Advancing Temporal Modeling and Heterogeneous Data Analysis for Digital Health
- Author(s): Meng, Yiwen
- Advisor(s): Arnold, Corey W
- Speier, William F
- et al.
Recent development in electronic medical devices or systems has realized the effective collection and documentation of patients’ health in real time. To date, the potential clinical impact of this healthcare data has not been fully realized. Specifically, patients’ health data is heterogenous and sparse in nature, as it is composed of various modalities and is collected on different scales. In addition, processing this data efficiently in a temporal manner to take advantage of its sequential structure remains a barrier for medical records. This dissertation attempts to overcome these challenges by developing machine learning models to classify patient reported outcome (PRO) scores from activity tracker data and predict depression diagnoses based on data from patients’ historical electronic health records (EHR). A temporal model based on hidden Markov models (HMM) is first proposed to classify PRO scores in various categories from human vital signs collected from Fitbit activity trackers. This approach is able to combine various vital signs on difference scales in a single model that tracks changes in PRO scores over time. Second, several end-to-end machine learning models were built to aggregate multimodal EHR data in a single model. A novel hierarchical embedding method achieved superior performance for predicting depression diagnosis, which lays a foundation for addressing the heterogeneity and sparsity of EHR data. Third, an innovative bidirectional sequence learning model with a transformer architecture was developed for representation learning on high dimensional EHR data, demonstrating significantly improved performance over the traditional forward-only method. Finally, methods to improve the interpretability of the aforementioned models have been developed, which is a critical step before clinical deployment.

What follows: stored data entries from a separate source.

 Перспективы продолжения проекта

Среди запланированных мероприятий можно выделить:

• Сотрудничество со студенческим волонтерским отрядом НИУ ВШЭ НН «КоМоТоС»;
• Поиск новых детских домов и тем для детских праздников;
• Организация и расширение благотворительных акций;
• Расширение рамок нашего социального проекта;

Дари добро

Relative feature importance factors are determined for each vital sign collected from the Fitbit and attention weights are found for each data modality in the sequential EHR data. Extensive experiments and results have demonstrated the effectiveness of these proposed methods. This dissertation provides methodologies that advance modeling and understanding of digital health datasets, which lays the foundation to construct clinical decision support systems in this domain which could potentially lead to early disease detection and intervention.